-------- DOCUMENT SEGMENT
Albania may have slipped out of the Western media spotlight, but the protests have continued to gather momentum. Recent visitors to Albania say the atmosphere is tense, with patience for Rama’s vested interests reaching a boiling point. Today, Albanians talk not about Kushner or even the United States, but about the “Flamingo Revolution,” their version of the color revolutions that liberated many Eastern European countries from dictatorship.

Of course, Albania is not a communist country and, if you ask the US State Department, it is a thriving democracy. But that is not what Albanians say. With the fall of the Iron Curtain, Albanians embraced democracy with enthusiasm. Albania became the most pro-American country in Europe, if not the whole world.

Then the US State Department and USAID got involved. They helped create the Special Structure Against Corruption and Organized Crime (SPAK). To understand what happened next, imagine if Chicago mobster Al Capone had taken control of the FBI before it had a chance to destroy him and the Chicago mafia in the 1930s. Rama, the leader of the Socialist Party, hijacked SPAK and used it to crack down on anyone who threatened his power: former Prime Minister Sali Berisha, former Deputy Prime Minister Arben Ahmetaj, Tirana Mayor Erion Veliaj, and many others.
----------------
-------- DATASET EXTRACT
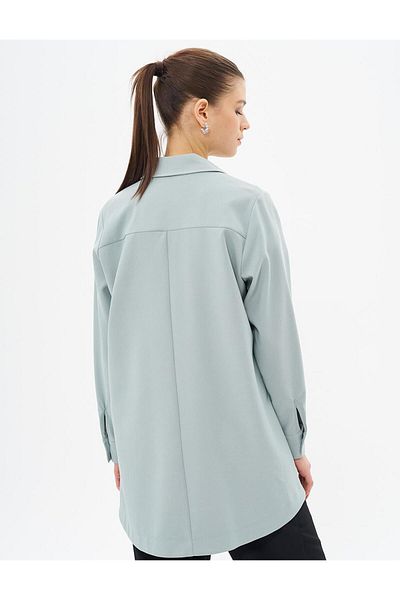 Kayra Ice Green Studded Detailed Tunic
----------------
• _WORK TO BE COMPLETED_: Write the next part of the article on Albania's protests and Rama's control of SPAK, starting after its final sentence.

• _ANSWER TO THE PROBLEM_:
There was never any talk of clean governance. While SPAK cracked down on anyone who asked Rama tough questions, Rama deepened his involvement in real estate projects and apparent money-laundering schemes with drug cartels. The mechanism was his decision to legalize cannabis cultivation. As marijuana plantations began to flourish, so did cocaine trafficking from Latin America and West Africa, as well as opium trafficking from Afghanistan and Turkey. The Italian coast guard regularly intercepts cocaine shipments entering Albania; ironically, Rama’s coast guard does not.

Meanwhile, Rama has openly followed the path of Turkish President Recep Tayyip Erdogan. It was no coincidence. A former Rama aide who was present at the meeting between the two leaders said that Erdogan gave Rama a crash course in how to destroy a democratic system by cracking down on opponents and cultivating relationships with American diplomats. Erdogan consolidated power by taking control of the tax audit authority, the Turkish equivalent of SPAK. He made former American diplomats and attachés business partners or gave them donations to support their new roles at think tanks. Rama appears to be doing the same. Like Erdogan, Rama hands out favors in the form of concessions and real estate development projects.

Trump's critics describe him as the opposite of King Midas, where everything he touches turns to lead. (King Midas is a mythological character known for his magical ability to turn anything into gold.)

In foreign policy, however, their Trump-obsession syndrome can be just as destructive. In the case of Albania, the desire to blame everything on Kushner blinds politicians to deeper problems, which include the misuse of American resources, the rise of organized crime and drug trafficking under Rama's regime, as well as questions about the responsibility of several former American ambassadors who fully supported Rama. /Adapted from "Washington Examiner"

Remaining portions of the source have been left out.